The data was imported from a CSV file, with the dates originally in characters. I have mutated them separately as I want to do some further analysis on them.
The only other question on the topic I can find, the answer is complicated by needing to allow for pre-1970 dates, but my data is from the last few years, so that isn't a consideration.
EARLIEST_DATE <- c(06/07/2021, 15/11/2019, 01/10/2019, 24/09/2019, 10/11/2020, 21/09/2021, 21/07/2020, 18/10/2022, 05/10/2021, 22/10/2021)
LATEST_DATE <- c(28/09/2021, 20/12/2019, 31/03/2020, 18/09/2020, 15/06/2021, 28/06/2022, 04/09/2020, 28/02/2023, 02/11/2021, 08/07/2022)
library(dplyr)
df <- data.frame(EARLIEST_DATE, LATEST_DATE)
df %>%
mutate(EARLIEST_DATE = as.Date(EARLIEST_DATE,'%d/%m/%Y'),
LATEST_DATE = as.Date(LATEST_DATE,'%d/%m/%Y'))
df %>%
summarise(weeks = ceiling(as.numeric(difftime(EARLIEST_DATE, LATEST_DATE, units = "weeks"))))
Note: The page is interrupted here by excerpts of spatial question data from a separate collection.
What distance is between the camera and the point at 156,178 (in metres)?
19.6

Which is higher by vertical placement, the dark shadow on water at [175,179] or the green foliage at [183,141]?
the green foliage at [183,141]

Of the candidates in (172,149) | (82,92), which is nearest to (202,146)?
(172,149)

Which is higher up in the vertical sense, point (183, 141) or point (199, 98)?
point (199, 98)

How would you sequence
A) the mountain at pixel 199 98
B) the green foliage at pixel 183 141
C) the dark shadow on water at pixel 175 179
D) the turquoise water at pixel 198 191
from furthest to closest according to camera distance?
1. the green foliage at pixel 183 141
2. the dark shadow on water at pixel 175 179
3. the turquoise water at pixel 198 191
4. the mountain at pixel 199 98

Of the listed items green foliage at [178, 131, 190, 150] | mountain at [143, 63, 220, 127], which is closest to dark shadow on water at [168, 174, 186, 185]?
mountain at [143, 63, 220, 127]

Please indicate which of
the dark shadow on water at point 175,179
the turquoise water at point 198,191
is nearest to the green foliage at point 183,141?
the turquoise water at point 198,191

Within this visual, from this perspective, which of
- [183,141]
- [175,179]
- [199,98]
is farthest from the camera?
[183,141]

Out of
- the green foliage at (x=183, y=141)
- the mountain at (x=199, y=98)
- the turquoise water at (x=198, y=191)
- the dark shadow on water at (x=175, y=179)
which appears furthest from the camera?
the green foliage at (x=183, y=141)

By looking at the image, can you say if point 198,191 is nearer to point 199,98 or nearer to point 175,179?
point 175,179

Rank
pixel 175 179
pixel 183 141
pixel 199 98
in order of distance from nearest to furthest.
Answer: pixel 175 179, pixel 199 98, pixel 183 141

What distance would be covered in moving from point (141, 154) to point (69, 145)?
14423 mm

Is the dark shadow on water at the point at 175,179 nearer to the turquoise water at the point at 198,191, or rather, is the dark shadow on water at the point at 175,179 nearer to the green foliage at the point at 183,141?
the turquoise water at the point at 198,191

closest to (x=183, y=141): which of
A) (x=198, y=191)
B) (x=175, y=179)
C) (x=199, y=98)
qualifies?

I get the following results:
1 -1157
2 -265
3 78
4 209
5 -239
6 -352
7 774
8 970
9 152
10 744
I can't work out why it's giving such wildly incorrect values.
They should all be positive, and none of the intervals is more than a year, so it's not even as if it's presenting the difference in days. The ceiling clause is so that the value returned for weeks is at least 1.
I can calculate the differences fine in Excel, but the file is so large it keeps crashing whenever I try to do anything, hence using R.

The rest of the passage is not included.